* **Records shown**:
==================================================

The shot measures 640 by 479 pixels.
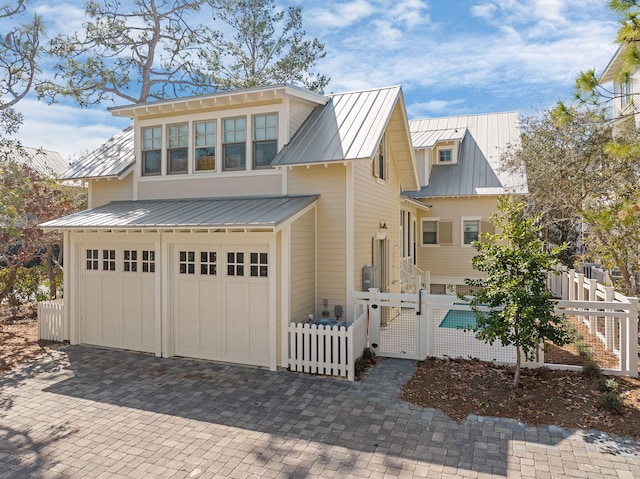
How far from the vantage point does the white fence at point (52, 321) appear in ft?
34.9

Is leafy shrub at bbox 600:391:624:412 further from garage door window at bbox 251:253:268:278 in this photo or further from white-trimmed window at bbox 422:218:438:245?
white-trimmed window at bbox 422:218:438:245

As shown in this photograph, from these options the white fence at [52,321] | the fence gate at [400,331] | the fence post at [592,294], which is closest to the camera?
the fence gate at [400,331]

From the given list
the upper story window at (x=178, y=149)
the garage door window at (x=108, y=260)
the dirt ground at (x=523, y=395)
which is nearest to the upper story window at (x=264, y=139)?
the upper story window at (x=178, y=149)

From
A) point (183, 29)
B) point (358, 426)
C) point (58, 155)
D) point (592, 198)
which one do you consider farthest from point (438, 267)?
point (58, 155)

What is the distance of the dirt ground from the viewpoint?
613cm

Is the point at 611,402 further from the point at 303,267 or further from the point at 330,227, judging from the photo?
the point at 330,227

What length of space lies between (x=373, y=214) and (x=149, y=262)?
5.80m

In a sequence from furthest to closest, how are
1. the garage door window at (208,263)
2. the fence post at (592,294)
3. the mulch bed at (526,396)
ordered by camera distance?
the fence post at (592,294) → the garage door window at (208,263) → the mulch bed at (526,396)

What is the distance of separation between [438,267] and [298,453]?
15106mm

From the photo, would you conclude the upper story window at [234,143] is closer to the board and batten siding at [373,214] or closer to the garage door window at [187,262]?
the garage door window at [187,262]

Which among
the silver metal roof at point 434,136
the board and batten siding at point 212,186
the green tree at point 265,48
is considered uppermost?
the green tree at point 265,48

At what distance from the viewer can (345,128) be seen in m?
10.1

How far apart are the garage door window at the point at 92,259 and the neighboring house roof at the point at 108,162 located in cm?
214

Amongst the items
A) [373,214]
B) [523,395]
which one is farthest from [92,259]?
[523,395]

==================================================

* **Prompt**:
Copy each line in full and exactly, omitting any picture.

* **Solution to the exercise**:
The shot measures 640 by 479 pixels.
How far from the vantage point does the white fence at point (52, 321) appear in ft?
34.9

Is leafy shrub at bbox 600:391:624:412 further from garage door window at bbox 251:253:268:278 in this photo or further from white-trimmed window at bbox 422:218:438:245?
white-trimmed window at bbox 422:218:438:245

As shown in this photograph, from these options the white fence at [52,321] | the fence gate at [400,331] | the fence post at [592,294], which is closest to the camera?
the fence gate at [400,331]

From the given list
the upper story window at (x=178, y=149)
the garage door window at (x=108, y=260)
the dirt ground at (x=523, y=395)
which is nearest to the upper story window at (x=264, y=139)?
the upper story window at (x=178, y=149)

From
A) point (183, 29)
B) point (358, 426)
C) point (58, 155)
D) point (592, 198)
which one do you consider farthest from point (438, 267)?
point (58, 155)

What is the distance of the dirt ground from the viewpoint?
613cm

Is the point at 611,402 further from the point at 303,267 or further from the point at 330,227, judging from the photo?
the point at 330,227

What length of space lies between (x=373, y=214) and (x=149, y=262)?
5.80m

In a sequence from furthest to closest, how are
1. the garage door window at (208,263)
2. the fence post at (592,294)
3. the mulch bed at (526,396)
ordered by camera distance?
the fence post at (592,294) → the garage door window at (208,263) → the mulch bed at (526,396)

What is the distance of separation between [438,267] and [298,453]?
15106mm

From the photo, would you conclude the upper story window at [234,143] is closer to the board and batten siding at [373,214] or closer to the garage door window at [187,262]?
the garage door window at [187,262]

Which among
the silver metal roof at point 434,136
the board and batten siding at point 212,186
the green tree at point 265,48
is considered uppermost?
the green tree at point 265,48

At what distance from the viewer can (345,128) be seen in m?
10.1

How far apart are the garage door window at the point at 92,259 and the neighboring house roof at the point at 108,162 located in cm?
214

Amongst the items
A) [373,214]
B) [523,395]
which one is farthest from [92,259]?
[523,395]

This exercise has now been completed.